Quite a few of our users have asked us what exactly we expect as kleenk types and up until now our answer was: anything. Indeed, a kleenk can represent anything from a simple citation, to a generalization of a result, to a review or a critique. We deliberately left researchers enter any type they want between two papers so that popular types can emerge and ontologies be created bottom up. However, a little guidance and standardization is always welcome. A great effort that has been made in studying the different type of relations between papers is the Open Citations Project. For a quick overview of the project we recommend this blog post. "The Open Citations Project is global in scope [...] and it aims to make it possible to publish bibliographic information in RDF and to make citations links as easy to traverse as Web links."

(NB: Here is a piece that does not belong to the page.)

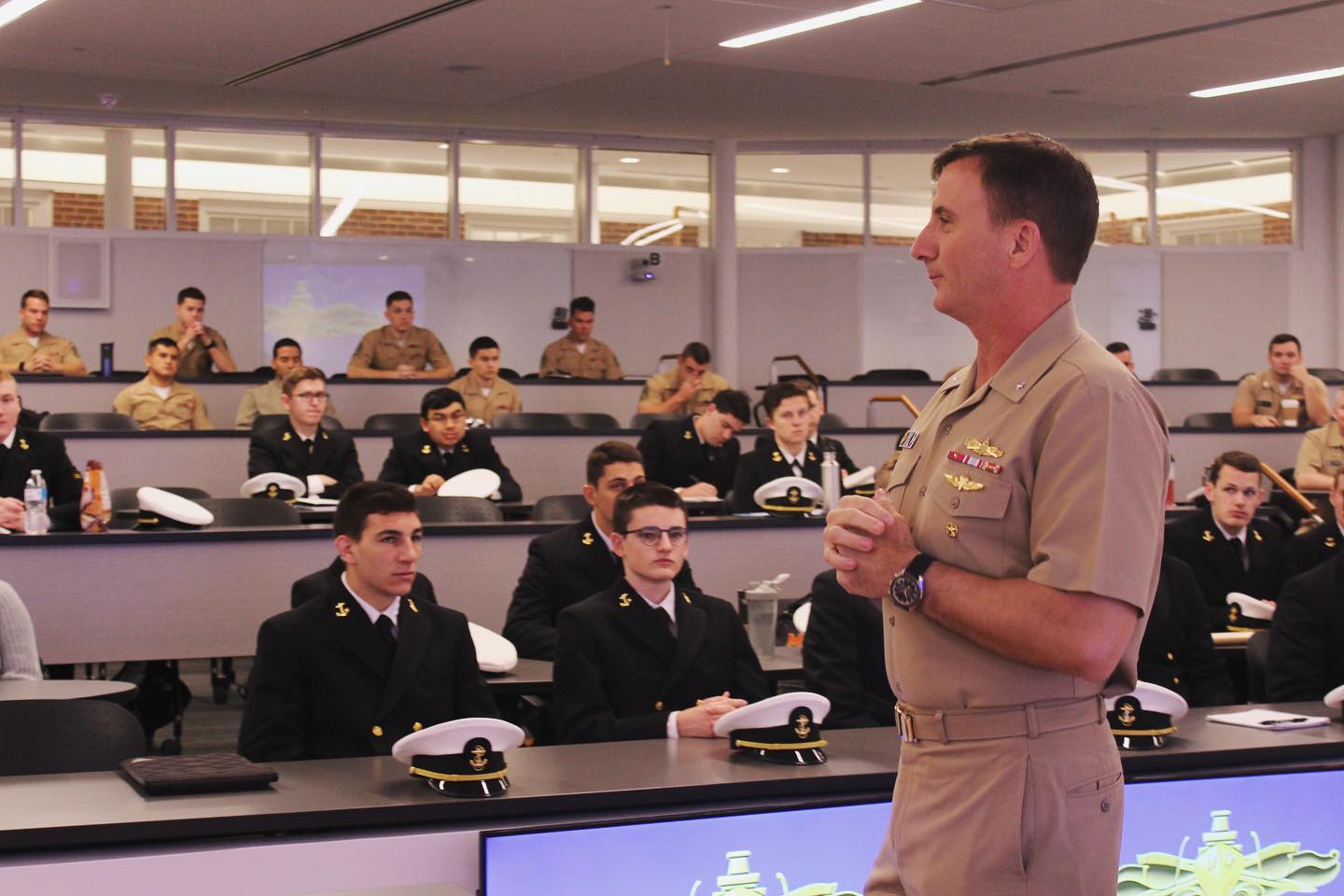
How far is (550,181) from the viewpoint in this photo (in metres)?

One important part of the project is represented by the SPAR (Semantic Publishing and Referencing) ontologies. Among the eight proposed ontologies there is CiTO (Citation Typing Ontology) whose purpose is to characterize the nature of citations by defining a set of 67 types such as "agrees with", "disputes", "gives background to", "uses data from" or "supports". We believe that the types defined in this ontology are of great value as they describe the most general classes of relations between papers.
We are pleased to announce that KLEENK has now explicit support for CiTO types. Whenever a researcher creates a kleenk, they can choose the type from the list of predefined types, which corresponds to the types described in the CiTO ontology. Of course, they can always choose to enter a new type.
We believe that it is important for researchers to familiarize themselves with a set of kleenk types, understand them and use them accordingly. Integrating CiTO is just a first step towards our support for general ontologies describing types of relations between scientific papers. Also, domain specific ontologies will play a very important role in the types of kleenks and full support for such ontologies will be added in the near future.
We will close with a few words about the importance of using ontologies in the KLEENK platform. Kleenks are created by the research community and they belong to the research community to be explored, visualized and used in new ways. Soon we will release the first version of our API which will allow third party applications to integrate with and use kleenks. One very important aspect is providing kleenks as semantic data, in the form of RDF triples. Having kleenk types being part of standard ontologies such as CiTO will allow kleenks to be used by existing semantic web tools. We believe the KLEENK platform can help researchers create the missing semantic layer on top of the big web of scientific publications.